Ai domiciliari, ma va al Pronto soccorso di Noto, pretende del metadone e al rifiuto dà in escandescenza. Arrestato, evade di nuovo e brucia due auto

L'uomo, tossicodipendente, è sottoposto agli arresti domiciliari con autorizzazione ad assentarsi dal domicilio per recarsi al Sert unicamente nei giorni di martedì e giovedì

Nel pomeriggio di ieri, agenti della Polizia di Stato, in servizio al commissariato di Noto, hanno arrestato, in flagranza di reato, Pasquale Falco, classe 1982, residente a Pachino, già conosciuto alle forze di Polizia, per il reato di evasione.

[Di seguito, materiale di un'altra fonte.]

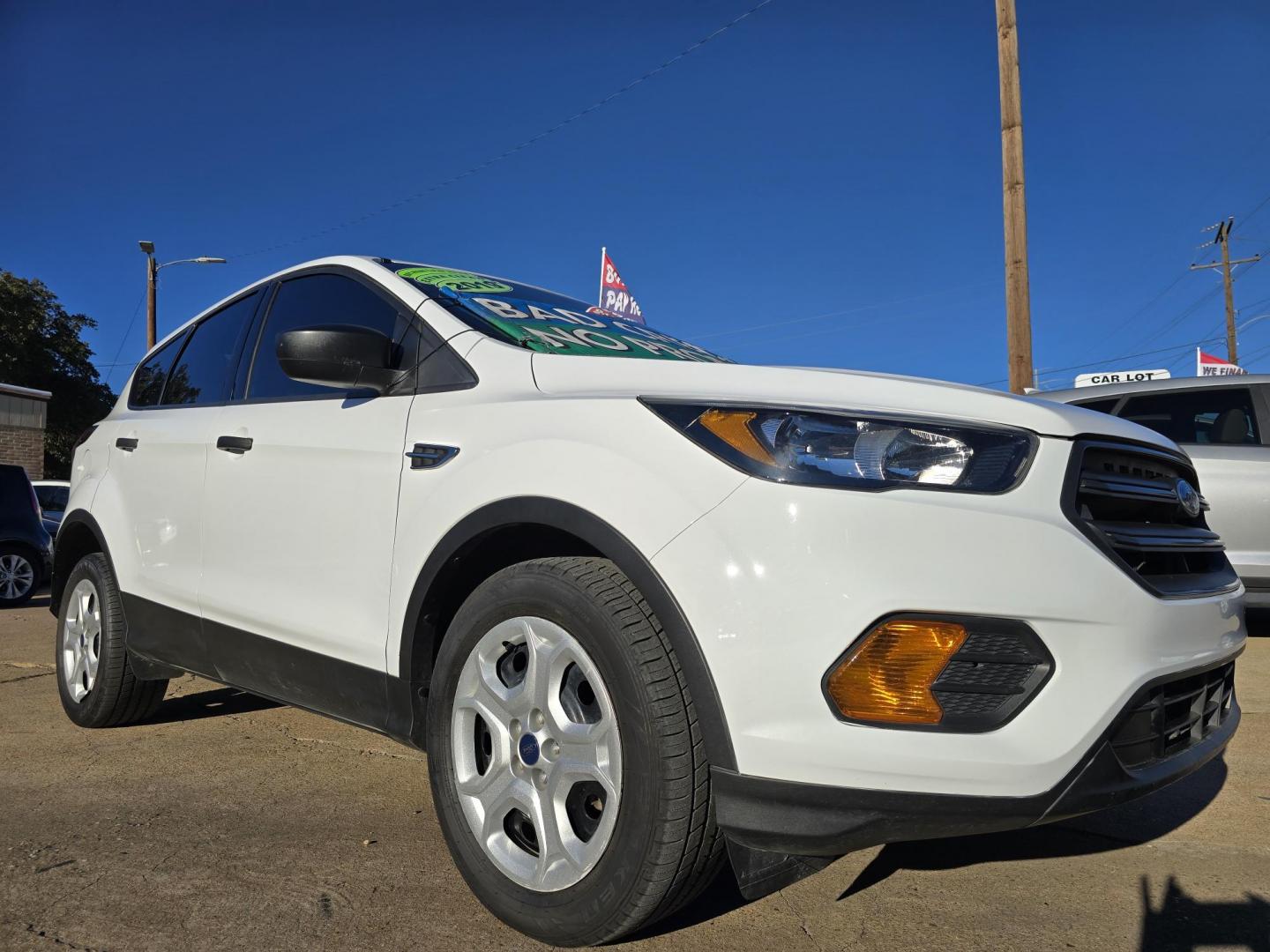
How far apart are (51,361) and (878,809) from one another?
37.7 meters

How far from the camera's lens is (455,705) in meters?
2.25

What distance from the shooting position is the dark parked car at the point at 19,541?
9.55 meters

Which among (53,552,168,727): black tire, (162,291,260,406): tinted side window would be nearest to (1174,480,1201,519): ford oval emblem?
(162,291,260,406): tinted side window

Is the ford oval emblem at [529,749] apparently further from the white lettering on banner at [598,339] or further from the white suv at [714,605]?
the white lettering on banner at [598,339]

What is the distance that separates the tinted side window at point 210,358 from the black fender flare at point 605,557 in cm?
158

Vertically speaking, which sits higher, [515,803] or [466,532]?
[466,532]

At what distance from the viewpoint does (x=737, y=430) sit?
6.20 feet

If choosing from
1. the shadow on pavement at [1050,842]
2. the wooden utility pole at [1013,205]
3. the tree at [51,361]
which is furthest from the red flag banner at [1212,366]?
the tree at [51,361]

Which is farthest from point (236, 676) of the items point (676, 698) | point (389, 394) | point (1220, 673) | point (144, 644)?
point (1220, 673)

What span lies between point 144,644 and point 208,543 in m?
0.68

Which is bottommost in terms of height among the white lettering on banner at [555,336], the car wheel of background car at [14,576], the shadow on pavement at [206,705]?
the car wheel of background car at [14,576]

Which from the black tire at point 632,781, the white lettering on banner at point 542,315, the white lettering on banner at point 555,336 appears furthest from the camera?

Lo stesso, tossicodipendente, è sottoposto agli arresti domiciliari con autorizzazione ad assentarsi dal domicilio per recarsi al Sert unicamente nei giorni di martedì e giovedì. Nel pomeriggio di ieri, mercoledì, intorno alle 17, personale delle Volanti si recava al Pronto soccorso di Noto ove Falco, non autorizzato, si era ugualmente presentato pretendendo la somministrazione di metadone da parte del medico di turno. Al rifiuto dei sanitari dava in escandescenza.

All’arrivo della volante, Falco veniva immediatamente dichiarato in stato di arresto e condotto in commissariato. Il Pubblico ministero disponeva la conduzione agli arresti domiciliari in attesa della direttissima del giorno successivo.

Non contento, evade nuovamente dai domiciliari a Pachino e brucia due autovetture, ma torna nuovamente ai domiciliari.